Maximum and minimum points of a curve

Hey,

I've just been doing some differentiation questions. I understand that the points where dy/dx = 0 wil be turning points on the graph, but I don't understand why they are called "minimum" and "maximum" points.

For example, in the graph of the equation y = 2x^3 + 3x^2 -36x+1

the maximum turning point is (-3, 82), but the line reaches higher points in the y-axis than this further along the x-axis. So why is it called a maximum point?

My guess is that it just means maximum **turning** point. Is this correct? If so, are there no further turning points anywhere along the line?

Re: Maximum and minimum points of a curve

Quote:

Originally Posted by **russell_c_cook**

Hey,

I've just been doing some differentiation questions. I understand that the points where dy/dx = 0 wil be turning points on the graph, but I don't understand why they are called "minimum" and "maximum" points.

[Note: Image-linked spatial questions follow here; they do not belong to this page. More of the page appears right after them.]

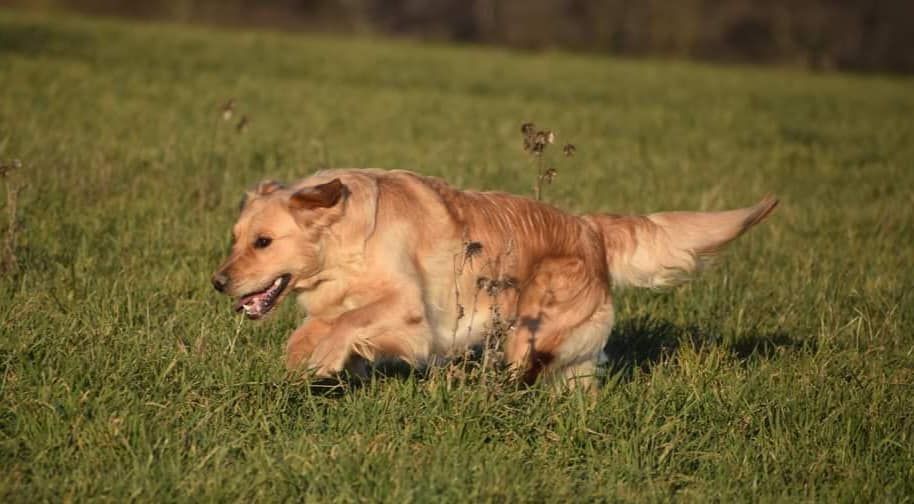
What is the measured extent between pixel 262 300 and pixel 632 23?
1683 inches

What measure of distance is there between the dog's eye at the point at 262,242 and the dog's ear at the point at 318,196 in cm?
18

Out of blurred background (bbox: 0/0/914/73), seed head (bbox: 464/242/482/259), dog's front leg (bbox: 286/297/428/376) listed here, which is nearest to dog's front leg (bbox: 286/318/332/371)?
dog's front leg (bbox: 286/297/428/376)

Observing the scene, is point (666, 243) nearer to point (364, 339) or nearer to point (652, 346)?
point (652, 346)

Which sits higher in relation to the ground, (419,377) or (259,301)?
(259,301)

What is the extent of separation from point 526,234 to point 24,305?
248cm

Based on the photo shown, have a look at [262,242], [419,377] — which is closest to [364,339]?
[262,242]

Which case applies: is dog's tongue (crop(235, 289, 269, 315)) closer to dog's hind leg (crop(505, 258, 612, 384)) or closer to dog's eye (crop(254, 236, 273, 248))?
dog's eye (crop(254, 236, 273, 248))

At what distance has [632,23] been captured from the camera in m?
45.7

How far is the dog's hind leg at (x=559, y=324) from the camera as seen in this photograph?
509cm

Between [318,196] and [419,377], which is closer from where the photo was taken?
[318,196]

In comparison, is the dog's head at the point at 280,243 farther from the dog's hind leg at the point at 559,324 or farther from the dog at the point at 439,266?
the dog's hind leg at the point at 559,324

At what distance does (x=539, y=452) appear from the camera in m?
4.42

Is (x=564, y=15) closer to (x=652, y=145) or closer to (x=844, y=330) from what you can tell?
(x=652, y=145)

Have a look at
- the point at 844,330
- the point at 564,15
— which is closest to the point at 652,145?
the point at 844,330
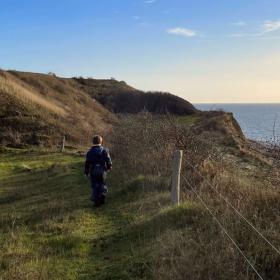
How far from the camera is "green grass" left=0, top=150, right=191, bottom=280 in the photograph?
7.93 metres

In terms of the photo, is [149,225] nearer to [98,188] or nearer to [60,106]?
[98,188]

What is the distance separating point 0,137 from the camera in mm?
35969

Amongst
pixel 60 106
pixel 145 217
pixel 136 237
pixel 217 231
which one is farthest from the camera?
pixel 60 106

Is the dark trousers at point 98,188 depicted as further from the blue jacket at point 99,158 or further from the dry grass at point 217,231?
the dry grass at point 217,231

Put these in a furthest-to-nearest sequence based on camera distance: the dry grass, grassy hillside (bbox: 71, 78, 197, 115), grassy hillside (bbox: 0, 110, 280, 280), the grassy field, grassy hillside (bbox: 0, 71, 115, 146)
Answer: grassy hillside (bbox: 71, 78, 197, 115) → grassy hillside (bbox: 0, 71, 115, 146) → grassy hillside (bbox: 0, 110, 280, 280) → the grassy field → the dry grass

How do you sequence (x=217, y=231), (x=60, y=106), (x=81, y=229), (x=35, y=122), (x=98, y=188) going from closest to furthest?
(x=217, y=231) → (x=81, y=229) → (x=98, y=188) → (x=35, y=122) → (x=60, y=106)

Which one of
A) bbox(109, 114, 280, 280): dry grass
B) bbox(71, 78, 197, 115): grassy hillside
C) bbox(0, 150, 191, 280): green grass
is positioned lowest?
bbox(0, 150, 191, 280): green grass

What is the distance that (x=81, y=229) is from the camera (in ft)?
34.7

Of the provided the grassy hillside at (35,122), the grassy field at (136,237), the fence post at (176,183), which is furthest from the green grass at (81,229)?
the grassy hillside at (35,122)

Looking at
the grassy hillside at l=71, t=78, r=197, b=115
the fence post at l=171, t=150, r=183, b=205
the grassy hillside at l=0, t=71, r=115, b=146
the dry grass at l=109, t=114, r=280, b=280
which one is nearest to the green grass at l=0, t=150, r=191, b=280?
the fence post at l=171, t=150, r=183, b=205

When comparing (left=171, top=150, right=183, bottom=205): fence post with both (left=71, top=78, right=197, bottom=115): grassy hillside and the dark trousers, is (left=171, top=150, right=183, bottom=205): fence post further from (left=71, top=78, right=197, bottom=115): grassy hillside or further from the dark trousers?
(left=71, top=78, right=197, bottom=115): grassy hillside

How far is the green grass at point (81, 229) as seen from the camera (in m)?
7.93

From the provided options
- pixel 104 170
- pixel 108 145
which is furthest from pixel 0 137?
pixel 104 170

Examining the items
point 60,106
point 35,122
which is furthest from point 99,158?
point 60,106
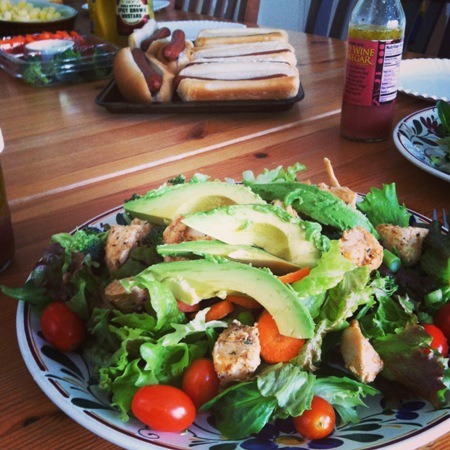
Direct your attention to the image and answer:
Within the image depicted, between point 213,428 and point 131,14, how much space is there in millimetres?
1749

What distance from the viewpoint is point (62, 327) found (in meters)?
0.72

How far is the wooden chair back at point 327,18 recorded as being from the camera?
291 cm

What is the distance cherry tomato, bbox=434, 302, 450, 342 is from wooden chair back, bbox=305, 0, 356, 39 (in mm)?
2410

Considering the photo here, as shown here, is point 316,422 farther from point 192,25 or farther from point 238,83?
point 192,25

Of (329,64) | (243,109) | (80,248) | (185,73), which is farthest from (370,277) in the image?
(329,64)

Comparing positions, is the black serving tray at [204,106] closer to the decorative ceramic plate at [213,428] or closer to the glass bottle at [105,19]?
the glass bottle at [105,19]

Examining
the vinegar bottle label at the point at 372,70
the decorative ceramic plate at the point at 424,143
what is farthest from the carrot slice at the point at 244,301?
the vinegar bottle label at the point at 372,70

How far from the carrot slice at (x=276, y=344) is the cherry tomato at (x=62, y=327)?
0.74ft

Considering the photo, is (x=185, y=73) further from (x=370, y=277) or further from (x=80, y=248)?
(x=370, y=277)

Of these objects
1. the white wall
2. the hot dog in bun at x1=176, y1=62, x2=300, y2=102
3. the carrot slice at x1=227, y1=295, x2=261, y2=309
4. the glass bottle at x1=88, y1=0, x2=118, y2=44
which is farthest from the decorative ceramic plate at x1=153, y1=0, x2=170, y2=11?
the carrot slice at x1=227, y1=295, x2=261, y2=309

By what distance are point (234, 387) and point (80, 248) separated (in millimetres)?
313

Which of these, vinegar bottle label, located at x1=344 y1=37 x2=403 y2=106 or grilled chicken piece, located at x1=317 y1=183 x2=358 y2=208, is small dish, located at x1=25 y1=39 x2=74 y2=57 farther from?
grilled chicken piece, located at x1=317 y1=183 x2=358 y2=208

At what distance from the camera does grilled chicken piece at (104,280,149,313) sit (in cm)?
72

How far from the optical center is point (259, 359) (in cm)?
66
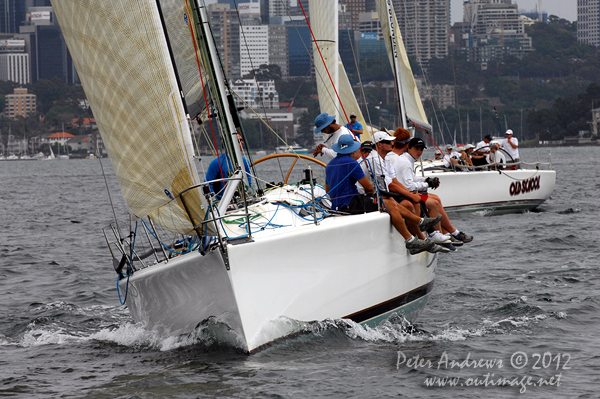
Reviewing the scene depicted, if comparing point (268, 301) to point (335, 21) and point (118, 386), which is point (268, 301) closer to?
point (118, 386)

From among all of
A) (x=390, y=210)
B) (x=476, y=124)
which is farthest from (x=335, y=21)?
(x=476, y=124)

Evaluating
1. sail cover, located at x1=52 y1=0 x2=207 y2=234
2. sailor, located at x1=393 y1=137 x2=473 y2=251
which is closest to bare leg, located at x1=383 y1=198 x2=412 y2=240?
sailor, located at x1=393 y1=137 x2=473 y2=251

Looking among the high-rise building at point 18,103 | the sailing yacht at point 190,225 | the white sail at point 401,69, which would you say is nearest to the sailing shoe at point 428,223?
the sailing yacht at point 190,225

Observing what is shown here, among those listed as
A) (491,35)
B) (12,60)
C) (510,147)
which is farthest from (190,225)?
(12,60)

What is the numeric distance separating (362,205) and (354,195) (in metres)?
0.12

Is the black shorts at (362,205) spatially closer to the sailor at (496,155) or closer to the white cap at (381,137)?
the white cap at (381,137)

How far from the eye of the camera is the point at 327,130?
8.27 meters

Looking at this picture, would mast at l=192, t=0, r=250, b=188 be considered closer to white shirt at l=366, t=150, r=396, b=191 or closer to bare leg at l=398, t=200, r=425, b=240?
white shirt at l=366, t=150, r=396, b=191

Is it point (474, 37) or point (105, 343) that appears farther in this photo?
point (474, 37)

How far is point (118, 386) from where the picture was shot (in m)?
5.89

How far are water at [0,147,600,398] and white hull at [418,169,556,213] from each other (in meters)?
4.90

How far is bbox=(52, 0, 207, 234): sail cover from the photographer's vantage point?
573 cm

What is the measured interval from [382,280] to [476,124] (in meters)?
101

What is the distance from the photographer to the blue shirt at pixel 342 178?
7168 mm
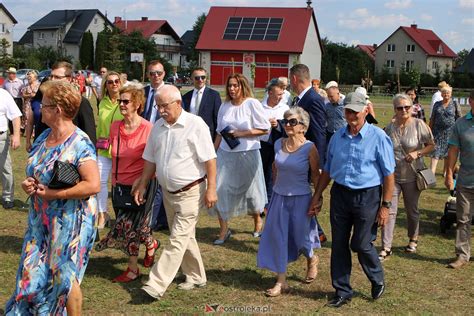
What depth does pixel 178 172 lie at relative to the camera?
5.31m

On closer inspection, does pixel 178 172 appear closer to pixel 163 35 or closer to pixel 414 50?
pixel 414 50

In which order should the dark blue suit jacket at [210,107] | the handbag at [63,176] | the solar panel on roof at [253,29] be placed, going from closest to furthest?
the handbag at [63,176], the dark blue suit jacket at [210,107], the solar panel on roof at [253,29]

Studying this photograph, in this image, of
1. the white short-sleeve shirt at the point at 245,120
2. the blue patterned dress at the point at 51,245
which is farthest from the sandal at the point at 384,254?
the blue patterned dress at the point at 51,245

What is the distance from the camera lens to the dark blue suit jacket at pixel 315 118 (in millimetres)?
6559

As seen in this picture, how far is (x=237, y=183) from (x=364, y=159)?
2.40 meters

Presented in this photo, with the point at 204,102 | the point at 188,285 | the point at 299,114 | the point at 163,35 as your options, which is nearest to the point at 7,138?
the point at 204,102

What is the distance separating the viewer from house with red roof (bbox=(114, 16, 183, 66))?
89719mm

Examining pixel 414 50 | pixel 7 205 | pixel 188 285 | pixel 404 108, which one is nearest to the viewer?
pixel 188 285

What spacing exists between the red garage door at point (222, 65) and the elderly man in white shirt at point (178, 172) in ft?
184

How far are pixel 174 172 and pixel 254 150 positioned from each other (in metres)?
2.16

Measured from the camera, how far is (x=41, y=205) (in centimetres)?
403

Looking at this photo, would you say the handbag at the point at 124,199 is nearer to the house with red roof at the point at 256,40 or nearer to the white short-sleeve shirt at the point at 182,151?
the white short-sleeve shirt at the point at 182,151

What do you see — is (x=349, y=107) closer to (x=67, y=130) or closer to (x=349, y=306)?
(x=349, y=306)

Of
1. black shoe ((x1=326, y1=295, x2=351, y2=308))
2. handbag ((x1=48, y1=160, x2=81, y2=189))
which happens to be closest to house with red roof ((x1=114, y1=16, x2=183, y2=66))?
black shoe ((x1=326, y1=295, x2=351, y2=308))
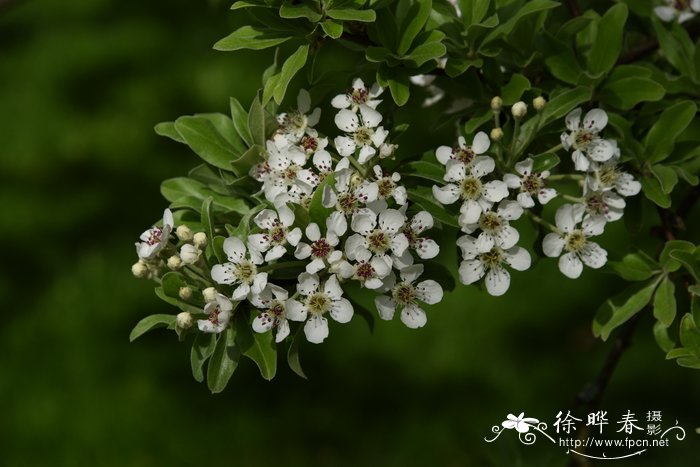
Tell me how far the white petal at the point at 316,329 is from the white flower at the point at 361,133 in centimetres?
32

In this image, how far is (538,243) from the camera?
1.96m

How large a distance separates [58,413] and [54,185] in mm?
1287

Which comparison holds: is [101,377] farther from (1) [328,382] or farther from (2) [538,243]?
(2) [538,243]

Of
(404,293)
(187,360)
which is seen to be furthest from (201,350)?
(187,360)

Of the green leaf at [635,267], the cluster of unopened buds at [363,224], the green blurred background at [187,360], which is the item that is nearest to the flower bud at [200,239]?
the cluster of unopened buds at [363,224]

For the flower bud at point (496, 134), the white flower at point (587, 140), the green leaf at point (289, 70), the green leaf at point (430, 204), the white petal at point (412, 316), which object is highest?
the green leaf at point (289, 70)

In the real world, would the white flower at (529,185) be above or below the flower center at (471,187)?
below

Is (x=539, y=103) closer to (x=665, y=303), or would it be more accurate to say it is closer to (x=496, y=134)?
(x=496, y=134)

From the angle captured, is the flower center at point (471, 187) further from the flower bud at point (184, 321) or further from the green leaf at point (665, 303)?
the flower bud at point (184, 321)

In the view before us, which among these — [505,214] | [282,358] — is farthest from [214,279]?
[282,358]

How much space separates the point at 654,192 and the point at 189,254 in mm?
983

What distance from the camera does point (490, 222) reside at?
1756 millimetres

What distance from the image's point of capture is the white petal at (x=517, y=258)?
1810 mm

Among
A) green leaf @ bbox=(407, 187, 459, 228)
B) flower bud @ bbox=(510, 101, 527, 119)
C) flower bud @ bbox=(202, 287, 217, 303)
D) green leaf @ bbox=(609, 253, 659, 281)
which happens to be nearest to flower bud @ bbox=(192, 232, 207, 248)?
flower bud @ bbox=(202, 287, 217, 303)
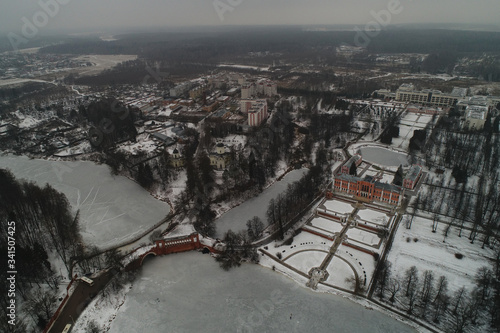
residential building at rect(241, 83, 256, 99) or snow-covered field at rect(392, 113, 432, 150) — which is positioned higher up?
residential building at rect(241, 83, 256, 99)

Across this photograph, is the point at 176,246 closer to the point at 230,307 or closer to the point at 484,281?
the point at 230,307

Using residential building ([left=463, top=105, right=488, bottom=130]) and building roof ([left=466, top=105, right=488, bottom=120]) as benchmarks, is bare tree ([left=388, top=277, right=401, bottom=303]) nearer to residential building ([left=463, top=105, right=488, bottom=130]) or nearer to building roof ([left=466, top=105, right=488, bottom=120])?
residential building ([left=463, top=105, right=488, bottom=130])

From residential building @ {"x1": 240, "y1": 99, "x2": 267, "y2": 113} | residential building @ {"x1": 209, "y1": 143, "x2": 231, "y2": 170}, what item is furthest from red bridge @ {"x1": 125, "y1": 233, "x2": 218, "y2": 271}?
residential building @ {"x1": 240, "y1": 99, "x2": 267, "y2": 113}

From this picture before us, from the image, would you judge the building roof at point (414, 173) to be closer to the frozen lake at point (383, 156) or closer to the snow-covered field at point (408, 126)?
the frozen lake at point (383, 156)

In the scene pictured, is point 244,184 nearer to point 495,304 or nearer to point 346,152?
point 346,152

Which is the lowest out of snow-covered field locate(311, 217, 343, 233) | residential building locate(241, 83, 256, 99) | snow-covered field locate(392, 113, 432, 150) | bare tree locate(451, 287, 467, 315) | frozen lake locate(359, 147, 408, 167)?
snow-covered field locate(311, 217, 343, 233)

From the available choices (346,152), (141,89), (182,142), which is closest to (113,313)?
(182,142)

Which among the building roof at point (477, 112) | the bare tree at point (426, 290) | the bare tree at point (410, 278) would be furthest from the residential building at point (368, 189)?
the building roof at point (477, 112)

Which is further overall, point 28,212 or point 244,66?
point 244,66
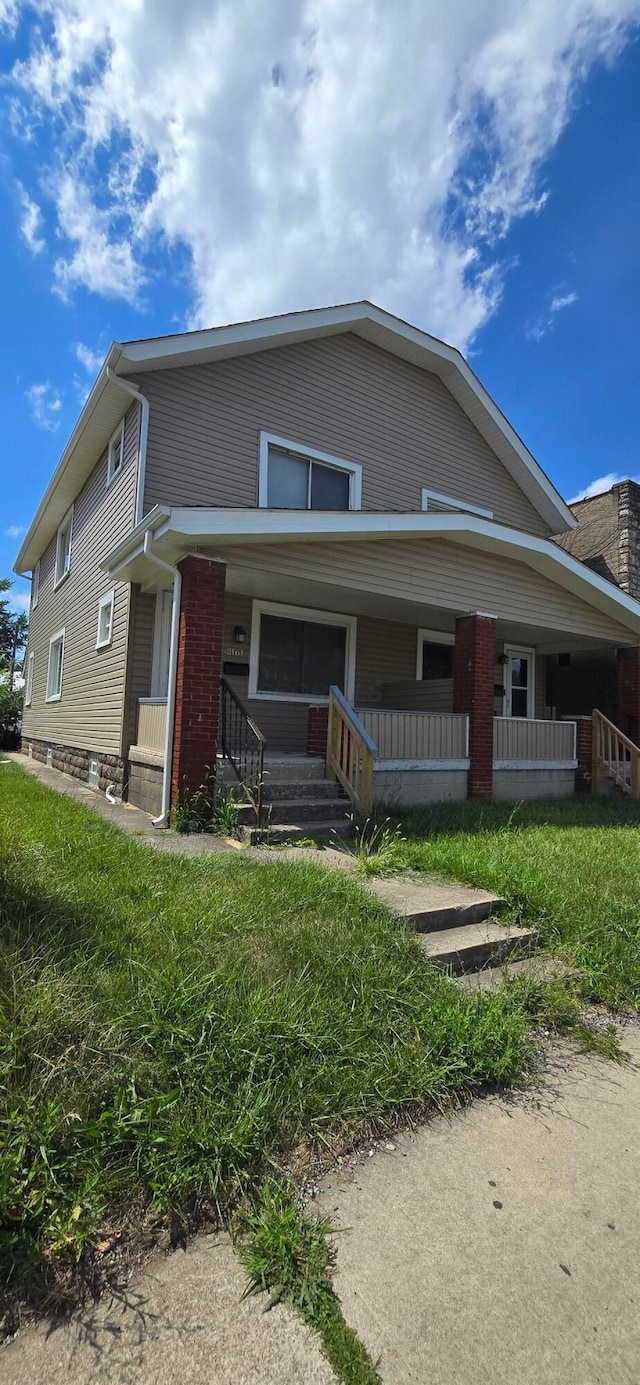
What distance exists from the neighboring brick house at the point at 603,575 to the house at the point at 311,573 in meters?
1.96

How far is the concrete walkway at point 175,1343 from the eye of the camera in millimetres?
1498

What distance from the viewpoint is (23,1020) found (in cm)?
239

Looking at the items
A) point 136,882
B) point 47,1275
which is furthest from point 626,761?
point 47,1275

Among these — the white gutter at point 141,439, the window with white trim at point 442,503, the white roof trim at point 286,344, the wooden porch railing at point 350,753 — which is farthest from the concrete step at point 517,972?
the window with white trim at point 442,503

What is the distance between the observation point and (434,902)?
4.45m

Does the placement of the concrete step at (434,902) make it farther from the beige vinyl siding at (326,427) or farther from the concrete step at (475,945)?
the beige vinyl siding at (326,427)

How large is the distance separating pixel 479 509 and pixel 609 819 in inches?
264

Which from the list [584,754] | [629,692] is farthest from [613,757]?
[629,692]

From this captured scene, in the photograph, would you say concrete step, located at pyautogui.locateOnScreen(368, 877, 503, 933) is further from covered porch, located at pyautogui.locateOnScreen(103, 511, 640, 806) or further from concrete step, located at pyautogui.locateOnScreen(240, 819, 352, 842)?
covered porch, located at pyautogui.locateOnScreen(103, 511, 640, 806)

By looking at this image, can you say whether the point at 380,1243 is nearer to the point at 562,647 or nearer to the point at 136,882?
the point at 136,882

For example, in the graph of the equation y = 2x^3 + 3x^2 -36x+1

the maximum turning point is (-3, 82), but the line reaches higher points in the y-axis than this further along the x-axis. So why is it called a maximum point?

My guess is that it just means maximum **turning** point. Is this correct? If so, are there no further turning points anywhere along the line?

They are not called maximum or mimimum points unless they really are maximums or minimums.

They are called critical points. There are three types of critical points 1) relative maxima (aka local maxima) 2) relative minima (aka local minima) and 3) inflection points.

A relative maximum is a point at which the function is greater than or equal to its values in some neighborhood of that point. A relative minimum is a point at which the function is less than or equal to its values in some neighborhood of the point. An inflection point is a point at which the derivative vanishes that is neither a relative manimum nor a relative minimum.

A single function can have any number of relative maxima, relative minima and inflection points.